## Begin Data lines
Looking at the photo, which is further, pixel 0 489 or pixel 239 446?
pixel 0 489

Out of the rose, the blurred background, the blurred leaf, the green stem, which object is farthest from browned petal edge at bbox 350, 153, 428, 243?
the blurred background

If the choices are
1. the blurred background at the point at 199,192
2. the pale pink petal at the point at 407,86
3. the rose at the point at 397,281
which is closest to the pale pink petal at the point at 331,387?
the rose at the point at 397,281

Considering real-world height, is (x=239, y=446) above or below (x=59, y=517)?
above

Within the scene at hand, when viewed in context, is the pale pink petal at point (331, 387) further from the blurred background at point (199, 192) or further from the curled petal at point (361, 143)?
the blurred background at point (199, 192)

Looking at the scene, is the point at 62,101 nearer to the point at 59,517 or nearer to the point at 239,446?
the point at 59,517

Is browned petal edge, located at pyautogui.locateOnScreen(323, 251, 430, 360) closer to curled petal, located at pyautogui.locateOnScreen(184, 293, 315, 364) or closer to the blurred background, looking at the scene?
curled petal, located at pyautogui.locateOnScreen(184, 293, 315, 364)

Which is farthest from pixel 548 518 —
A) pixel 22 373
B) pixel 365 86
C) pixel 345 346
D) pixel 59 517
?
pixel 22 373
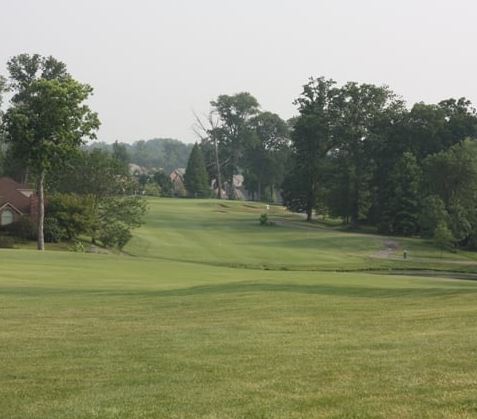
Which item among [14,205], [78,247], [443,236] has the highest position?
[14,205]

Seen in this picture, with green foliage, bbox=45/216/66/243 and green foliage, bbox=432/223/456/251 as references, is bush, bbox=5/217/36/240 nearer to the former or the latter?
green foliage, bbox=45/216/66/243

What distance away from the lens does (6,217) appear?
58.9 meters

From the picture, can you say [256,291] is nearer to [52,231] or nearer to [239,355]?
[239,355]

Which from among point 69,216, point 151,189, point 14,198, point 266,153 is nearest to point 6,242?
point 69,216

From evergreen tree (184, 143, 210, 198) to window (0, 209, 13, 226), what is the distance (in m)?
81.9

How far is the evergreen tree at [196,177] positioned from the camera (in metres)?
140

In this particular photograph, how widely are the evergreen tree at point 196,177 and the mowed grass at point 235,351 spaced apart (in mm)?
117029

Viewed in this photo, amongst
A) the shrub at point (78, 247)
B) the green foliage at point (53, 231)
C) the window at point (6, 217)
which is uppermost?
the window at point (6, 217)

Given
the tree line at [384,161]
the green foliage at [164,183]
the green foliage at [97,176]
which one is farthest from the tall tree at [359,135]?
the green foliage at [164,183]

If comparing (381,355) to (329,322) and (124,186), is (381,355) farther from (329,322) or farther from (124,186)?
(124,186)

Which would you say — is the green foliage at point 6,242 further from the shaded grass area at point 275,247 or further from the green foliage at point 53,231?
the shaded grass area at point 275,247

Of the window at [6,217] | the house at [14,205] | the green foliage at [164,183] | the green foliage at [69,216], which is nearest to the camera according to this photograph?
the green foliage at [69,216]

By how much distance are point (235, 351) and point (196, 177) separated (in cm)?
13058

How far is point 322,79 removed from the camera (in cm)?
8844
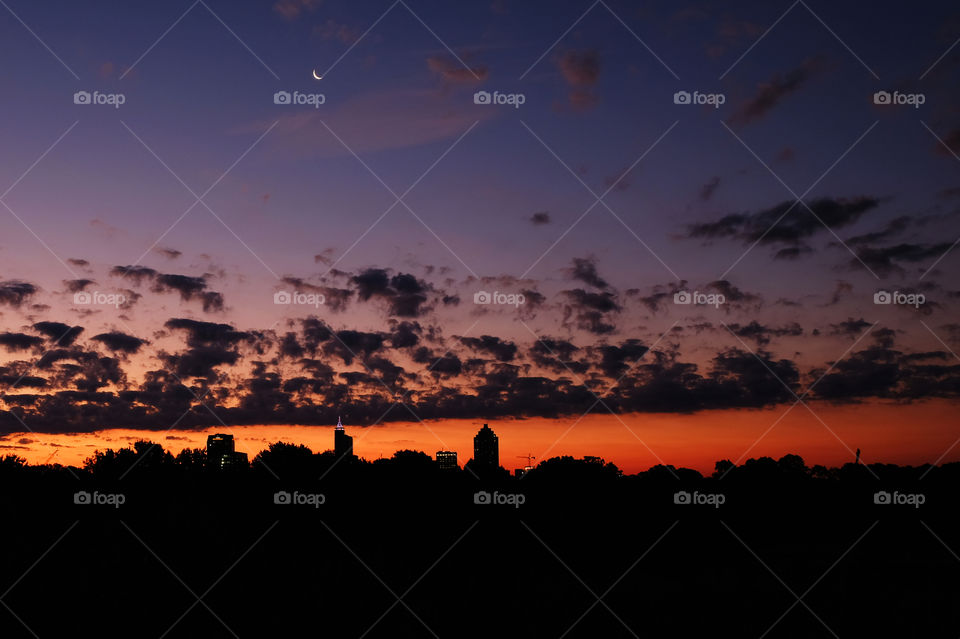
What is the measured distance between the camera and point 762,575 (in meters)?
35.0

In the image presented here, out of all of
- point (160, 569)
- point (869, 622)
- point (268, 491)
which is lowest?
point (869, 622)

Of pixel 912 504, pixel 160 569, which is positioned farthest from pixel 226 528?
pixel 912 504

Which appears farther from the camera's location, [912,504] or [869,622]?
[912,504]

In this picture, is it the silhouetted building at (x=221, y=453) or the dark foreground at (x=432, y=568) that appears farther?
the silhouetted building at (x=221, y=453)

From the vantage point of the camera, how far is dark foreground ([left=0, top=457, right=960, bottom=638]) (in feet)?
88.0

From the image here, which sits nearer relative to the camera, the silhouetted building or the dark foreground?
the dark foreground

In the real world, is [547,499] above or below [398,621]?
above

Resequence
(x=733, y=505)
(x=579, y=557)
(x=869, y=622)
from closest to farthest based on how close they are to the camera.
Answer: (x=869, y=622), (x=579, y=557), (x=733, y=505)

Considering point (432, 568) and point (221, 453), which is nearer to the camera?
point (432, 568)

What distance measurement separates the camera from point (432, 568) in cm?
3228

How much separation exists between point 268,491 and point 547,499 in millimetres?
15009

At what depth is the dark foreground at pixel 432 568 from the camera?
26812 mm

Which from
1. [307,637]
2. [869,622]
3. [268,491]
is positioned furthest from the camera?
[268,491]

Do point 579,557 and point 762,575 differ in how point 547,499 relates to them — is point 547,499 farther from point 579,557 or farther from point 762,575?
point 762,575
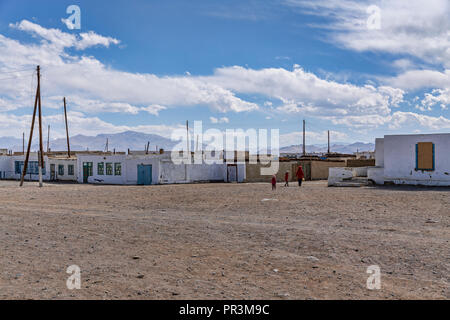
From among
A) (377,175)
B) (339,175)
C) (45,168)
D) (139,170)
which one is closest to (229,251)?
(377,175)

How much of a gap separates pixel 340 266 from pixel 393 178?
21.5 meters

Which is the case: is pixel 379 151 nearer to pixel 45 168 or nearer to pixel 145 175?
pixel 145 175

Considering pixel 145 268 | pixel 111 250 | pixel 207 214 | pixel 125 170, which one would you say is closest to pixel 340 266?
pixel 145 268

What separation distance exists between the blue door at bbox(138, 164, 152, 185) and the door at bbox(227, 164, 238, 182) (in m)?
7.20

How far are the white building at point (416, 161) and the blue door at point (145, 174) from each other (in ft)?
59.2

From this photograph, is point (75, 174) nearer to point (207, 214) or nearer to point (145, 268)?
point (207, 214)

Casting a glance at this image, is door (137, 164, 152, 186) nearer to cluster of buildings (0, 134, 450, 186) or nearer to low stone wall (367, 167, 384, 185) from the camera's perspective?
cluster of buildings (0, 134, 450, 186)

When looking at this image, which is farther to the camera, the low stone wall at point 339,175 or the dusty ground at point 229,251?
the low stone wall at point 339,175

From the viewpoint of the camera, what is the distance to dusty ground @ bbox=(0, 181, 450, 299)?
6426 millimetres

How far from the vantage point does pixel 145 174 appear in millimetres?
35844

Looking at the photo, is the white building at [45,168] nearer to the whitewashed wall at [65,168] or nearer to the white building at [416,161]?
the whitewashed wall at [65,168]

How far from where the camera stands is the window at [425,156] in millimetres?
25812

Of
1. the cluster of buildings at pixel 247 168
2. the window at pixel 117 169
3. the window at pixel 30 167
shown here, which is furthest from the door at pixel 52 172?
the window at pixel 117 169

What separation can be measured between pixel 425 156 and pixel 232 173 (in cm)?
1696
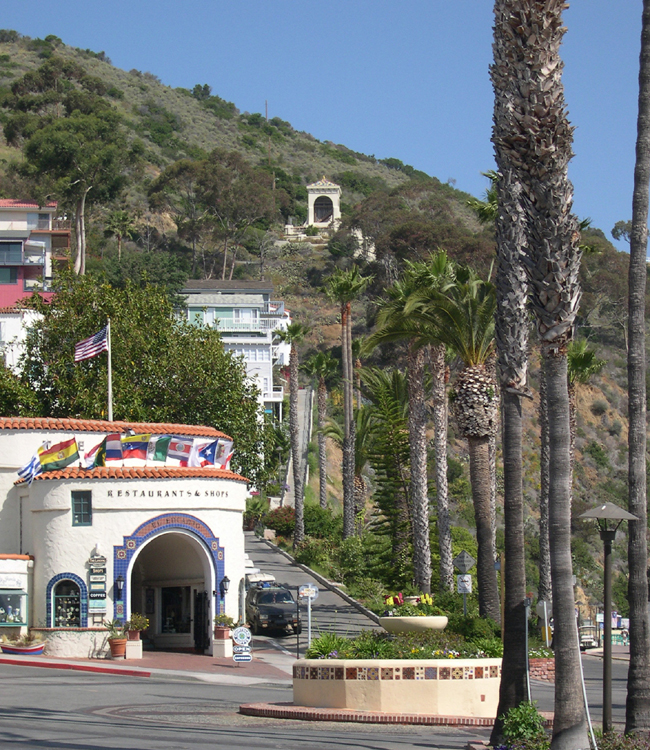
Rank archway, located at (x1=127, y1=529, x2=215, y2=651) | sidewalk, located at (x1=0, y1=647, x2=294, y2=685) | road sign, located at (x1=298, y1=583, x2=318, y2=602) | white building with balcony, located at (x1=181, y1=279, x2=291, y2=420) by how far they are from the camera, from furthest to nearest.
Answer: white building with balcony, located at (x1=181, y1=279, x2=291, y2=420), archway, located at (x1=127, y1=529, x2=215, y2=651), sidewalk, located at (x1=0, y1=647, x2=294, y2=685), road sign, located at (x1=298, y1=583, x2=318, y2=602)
## End Data lines
Goal of the exercise:
Starting with the line that holds "From this photograph, is", repeat exactly every line through the end of the material above, both ends included, without the pictures.

Output:
From this photograph, is point (75, 174) nearer to point (207, 214) or nearer to point (145, 268)?
point (207, 214)

Casting a glance at this image, is door (137, 164, 152, 186) nearer to cluster of buildings (0, 134, 450, 186) or nearer to low stone wall (367, 167, 384, 185) from the camera's perspective?
cluster of buildings (0, 134, 450, 186)

When looking at this image, which is farther to the camera, the low stone wall at point 339,175 or the dusty ground at point 229,251?
the low stone wall at point 339,175

From the viewpoint of the camera, what is the distance to dusty ground @ bbox=(0, 181, 450, 299)?
6426 millimetres

How far from the vantage point does pixel 145 174 appear in millimetres?
35844

Looking at the photo, is the white building at [45,168] nearer to the whitewashed wall at [65,168] or nearer to the white building at [416,161]?
the whitewashed wall at [65,168]

How far from where the camera stands is the window at [425,156] in millimetres?
25812

Of
1. the cluster of buildings at pixel 247 168
2. the window at pixel 117 169
3. the window at pixel 30 167
shown here, which is furthest from the door at pixel 52 172?
the window at pixel 117 169

What separation can be measured between pixel 425 156 and pixel 232 173 (in cm)?
1696
Rank archway, located at (x1=127, y1=529, x2=215, y2=651) | sidewalk, located at (x1=0, y1=647, x2=294, y2=685) | road sign, located at (x1=298, y1=583, x2=318, y2=602) | white building with balcony, located at (x1=181, y1=279, x2=291, y2=420) by how far they are from the camera, from furthest to nearest.
Answer: white building with balcony, located at (x1=181, y1=279, x2=291, y2=420), archway, located at (x1=127, y1=529, x2=215, y2=651), sidewalk, located at (x1=0, y1=647, x2=294, y2=685), road sign, located at (x1=298, y1=583, x2=318, y2=602)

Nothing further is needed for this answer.